While as a Free Athlete, you have a regular training plan, being active is more than what you do during your training sessions. All the unplanned activities play a significant role in your total daily energy expenditure and your energy level. This is called NEAT, or Non-Exercise Activity Thermogenesis and has several benefits, as Freeletics Training Expert, Florian Nock, explains.
The different ways your body burns energy
The sum of all the calories your body burns during the day, or your Total Daily Energy Expenditure (TDEE), is made up of three parts:
Basal Metabolic Rate (BMR) is the amount of energy your body uses for maintaining the basics functions when you're at rest. It includes breathing, thinking and all the other primary uses of your organs. It represents from 60 to 75% of your TDEE.
The thermogenic effect of food (TEF) is the energy used for digesting food and converting it into energy. It's about 10% of your TDEE, and it can depend on the type of food you're eating. As an example, digesting proteins requires 3,5 more times energy than digesting carbohydrates.
Finally, Total Activity Thermogenesis (TAT) refers to the amount of energy used by your body for all the daily activities. It includes every calorie used for moving from walking to working out. It also contains the extra calories used by the "afterburn effect" you benefit from your training session.
All of your daily activities can be split into two categories; planned activities such as training, and the non-planned activities, which result in "Non-Exercise Activity Thermogenesis" or NEAT. These represent all of your daily movements, such as walking, carrying groceries or moving furniture. Whilst the training you're doing as a Free Athlete burns a large sum of calories, all the small moves and tasks done add some extra energy expenditure. At the end of the day, this can represent more than 800 calories!
Every move counts
Because it's not only what we're doing during our training sessions that makes us active, we can train seven days a week and still be largely sedentary.
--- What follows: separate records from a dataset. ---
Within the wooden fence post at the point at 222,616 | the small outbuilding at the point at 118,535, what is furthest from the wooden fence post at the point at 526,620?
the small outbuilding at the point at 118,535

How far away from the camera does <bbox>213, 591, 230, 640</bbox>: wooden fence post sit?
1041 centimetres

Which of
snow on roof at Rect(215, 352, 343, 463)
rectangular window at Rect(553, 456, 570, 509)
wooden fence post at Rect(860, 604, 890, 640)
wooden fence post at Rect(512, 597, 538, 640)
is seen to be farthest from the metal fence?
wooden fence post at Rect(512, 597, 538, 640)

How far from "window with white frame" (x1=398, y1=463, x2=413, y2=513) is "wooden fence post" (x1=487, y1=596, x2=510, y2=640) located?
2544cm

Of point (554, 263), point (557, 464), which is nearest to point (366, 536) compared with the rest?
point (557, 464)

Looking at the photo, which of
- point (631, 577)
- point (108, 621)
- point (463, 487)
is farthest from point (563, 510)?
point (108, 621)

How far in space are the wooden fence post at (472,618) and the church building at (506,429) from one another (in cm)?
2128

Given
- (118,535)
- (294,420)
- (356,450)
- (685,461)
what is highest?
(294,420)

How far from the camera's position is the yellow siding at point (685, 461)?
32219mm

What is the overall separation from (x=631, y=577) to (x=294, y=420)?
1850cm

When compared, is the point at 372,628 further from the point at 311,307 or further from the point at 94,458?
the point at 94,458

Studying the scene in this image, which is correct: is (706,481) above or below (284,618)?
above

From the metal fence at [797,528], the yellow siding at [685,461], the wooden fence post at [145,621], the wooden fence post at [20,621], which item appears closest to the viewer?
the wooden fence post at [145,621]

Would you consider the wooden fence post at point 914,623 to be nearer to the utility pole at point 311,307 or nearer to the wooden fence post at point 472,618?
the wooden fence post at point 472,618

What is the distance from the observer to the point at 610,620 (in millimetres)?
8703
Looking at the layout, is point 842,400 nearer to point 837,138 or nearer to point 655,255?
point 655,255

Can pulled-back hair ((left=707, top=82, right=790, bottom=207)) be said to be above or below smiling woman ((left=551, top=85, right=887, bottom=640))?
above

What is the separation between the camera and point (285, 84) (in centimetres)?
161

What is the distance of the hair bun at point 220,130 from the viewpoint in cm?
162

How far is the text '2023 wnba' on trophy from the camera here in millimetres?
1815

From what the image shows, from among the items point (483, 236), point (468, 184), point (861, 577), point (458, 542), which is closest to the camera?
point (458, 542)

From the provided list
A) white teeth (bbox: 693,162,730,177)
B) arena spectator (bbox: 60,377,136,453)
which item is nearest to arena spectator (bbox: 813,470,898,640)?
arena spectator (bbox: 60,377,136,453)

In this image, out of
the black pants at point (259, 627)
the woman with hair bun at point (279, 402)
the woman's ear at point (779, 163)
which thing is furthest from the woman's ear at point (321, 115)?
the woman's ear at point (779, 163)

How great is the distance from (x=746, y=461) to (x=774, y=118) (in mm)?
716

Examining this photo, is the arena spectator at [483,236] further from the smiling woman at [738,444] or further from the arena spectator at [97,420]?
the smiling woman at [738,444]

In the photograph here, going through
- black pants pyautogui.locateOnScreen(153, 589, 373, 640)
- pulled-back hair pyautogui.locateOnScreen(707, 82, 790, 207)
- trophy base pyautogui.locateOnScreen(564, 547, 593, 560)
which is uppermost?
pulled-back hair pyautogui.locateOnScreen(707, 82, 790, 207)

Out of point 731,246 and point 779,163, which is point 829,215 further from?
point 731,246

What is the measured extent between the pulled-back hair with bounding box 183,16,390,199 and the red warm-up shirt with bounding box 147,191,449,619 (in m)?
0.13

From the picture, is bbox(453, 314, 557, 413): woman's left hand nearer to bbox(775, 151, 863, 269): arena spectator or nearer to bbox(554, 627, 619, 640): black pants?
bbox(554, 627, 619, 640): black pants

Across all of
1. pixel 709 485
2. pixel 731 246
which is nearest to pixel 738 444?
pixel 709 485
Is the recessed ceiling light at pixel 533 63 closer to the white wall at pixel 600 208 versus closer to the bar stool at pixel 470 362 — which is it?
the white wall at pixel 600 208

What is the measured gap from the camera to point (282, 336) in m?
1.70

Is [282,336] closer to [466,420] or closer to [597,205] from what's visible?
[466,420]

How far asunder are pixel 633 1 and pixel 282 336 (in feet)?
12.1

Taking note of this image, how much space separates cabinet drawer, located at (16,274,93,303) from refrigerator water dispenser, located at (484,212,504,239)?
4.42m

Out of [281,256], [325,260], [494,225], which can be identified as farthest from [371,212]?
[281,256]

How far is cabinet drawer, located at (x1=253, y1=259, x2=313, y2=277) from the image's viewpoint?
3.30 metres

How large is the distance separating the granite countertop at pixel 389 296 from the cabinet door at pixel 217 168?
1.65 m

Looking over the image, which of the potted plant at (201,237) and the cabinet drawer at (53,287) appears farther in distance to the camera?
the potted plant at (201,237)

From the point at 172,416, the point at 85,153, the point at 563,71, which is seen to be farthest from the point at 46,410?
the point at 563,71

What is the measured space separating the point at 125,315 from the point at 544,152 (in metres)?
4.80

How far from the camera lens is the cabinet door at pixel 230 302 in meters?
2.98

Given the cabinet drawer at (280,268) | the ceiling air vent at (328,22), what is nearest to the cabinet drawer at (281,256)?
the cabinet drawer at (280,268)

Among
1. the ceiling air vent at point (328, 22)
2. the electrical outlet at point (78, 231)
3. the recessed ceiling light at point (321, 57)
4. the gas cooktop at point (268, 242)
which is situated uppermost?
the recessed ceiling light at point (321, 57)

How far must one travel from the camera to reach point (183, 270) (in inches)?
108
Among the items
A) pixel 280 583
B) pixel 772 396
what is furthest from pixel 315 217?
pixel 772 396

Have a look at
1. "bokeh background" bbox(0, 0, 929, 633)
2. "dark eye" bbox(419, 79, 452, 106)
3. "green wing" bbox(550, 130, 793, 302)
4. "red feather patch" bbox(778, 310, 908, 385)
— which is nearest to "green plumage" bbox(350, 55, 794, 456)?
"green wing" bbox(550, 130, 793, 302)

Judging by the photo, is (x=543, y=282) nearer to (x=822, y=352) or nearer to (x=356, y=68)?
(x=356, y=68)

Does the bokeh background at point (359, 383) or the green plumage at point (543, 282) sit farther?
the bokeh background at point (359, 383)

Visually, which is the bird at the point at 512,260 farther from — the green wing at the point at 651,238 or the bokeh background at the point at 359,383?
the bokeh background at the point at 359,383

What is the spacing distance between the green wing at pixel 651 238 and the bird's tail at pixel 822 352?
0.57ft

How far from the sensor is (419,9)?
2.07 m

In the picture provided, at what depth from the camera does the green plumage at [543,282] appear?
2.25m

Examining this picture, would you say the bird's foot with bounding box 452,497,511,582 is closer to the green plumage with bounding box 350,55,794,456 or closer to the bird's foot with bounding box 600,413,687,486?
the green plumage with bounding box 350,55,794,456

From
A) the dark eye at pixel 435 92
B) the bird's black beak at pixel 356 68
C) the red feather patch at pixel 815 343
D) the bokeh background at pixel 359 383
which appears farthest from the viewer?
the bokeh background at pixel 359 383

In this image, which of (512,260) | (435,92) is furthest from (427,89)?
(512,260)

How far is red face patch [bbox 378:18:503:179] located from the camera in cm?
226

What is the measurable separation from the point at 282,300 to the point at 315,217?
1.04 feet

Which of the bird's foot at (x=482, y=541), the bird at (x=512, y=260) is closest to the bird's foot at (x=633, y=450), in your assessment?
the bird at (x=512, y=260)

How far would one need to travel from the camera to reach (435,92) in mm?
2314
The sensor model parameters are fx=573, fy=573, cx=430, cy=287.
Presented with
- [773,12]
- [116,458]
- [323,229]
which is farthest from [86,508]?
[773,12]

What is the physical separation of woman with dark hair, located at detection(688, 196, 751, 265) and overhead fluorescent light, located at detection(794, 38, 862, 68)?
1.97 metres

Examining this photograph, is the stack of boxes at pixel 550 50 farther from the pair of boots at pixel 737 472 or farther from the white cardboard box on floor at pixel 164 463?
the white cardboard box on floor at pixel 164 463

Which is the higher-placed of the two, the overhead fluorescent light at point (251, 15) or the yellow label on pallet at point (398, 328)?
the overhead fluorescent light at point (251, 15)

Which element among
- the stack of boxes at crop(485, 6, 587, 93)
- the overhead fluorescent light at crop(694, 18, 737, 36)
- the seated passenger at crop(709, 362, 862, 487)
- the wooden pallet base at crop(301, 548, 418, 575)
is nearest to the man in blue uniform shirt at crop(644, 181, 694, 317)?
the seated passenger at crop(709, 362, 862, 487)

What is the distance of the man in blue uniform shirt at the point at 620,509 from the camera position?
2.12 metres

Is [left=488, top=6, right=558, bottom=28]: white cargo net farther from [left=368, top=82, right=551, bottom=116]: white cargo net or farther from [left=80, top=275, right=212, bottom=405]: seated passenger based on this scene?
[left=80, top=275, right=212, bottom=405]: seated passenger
If we drive our car to go to our office job, then sit eight straight hours behind a desk, workout one hour, and watch television during the evening, we've been physically inactive during most of the day. While if you're working at a desk job, you can't be physically dynamic all day long, there are still many ways to be active.
All small steps, moves and physical actions can help you achieve a more active and energising life.
What and how much you eat impacts all your activities
While your diet has a tremendous impact on the quality of your training, it also affects how you perform all the daily activities. If you're not eating enough, you are more likely to move less and sit more. If you're not eating the right kind of food, you can feel sleepy and tired.
Four easy steps to increase your NEAT and be active all day
Walk the extra mile
Walking burns up to 220 calories per hour and has several benefits. You can add some additional steps all along the day by walking during your phone calls and lunch breaks or parking your car 1000 feet far from your final destination and walk the rest.
Change your transportation mode
Ride your bike or walk whenever possible. As a bonus benefit, you'll avoid the stress from the traffic jam.
Do your chores
Being active is not only about walking all day long, but you also can make the most of every daily task. Follow the Free Athlete household chore plan to turn boring activities into opportunities for getting healthier.
Stand up
Researcher James Levine, PhD who has published several journal articles on the benefits of NEAT declared that "sitting is the new smoking". By merely standing, you use twice as many calories as if you were sitting. If you're working in an office job, trade your seat by a standing desk or just stand up and move every hour to feel more energetic and increase your productivity.
Being active is a journey and a way of life. As a Free Athlete, work out, walk the extra mile, move, do it the NEAT way and become the most energetic.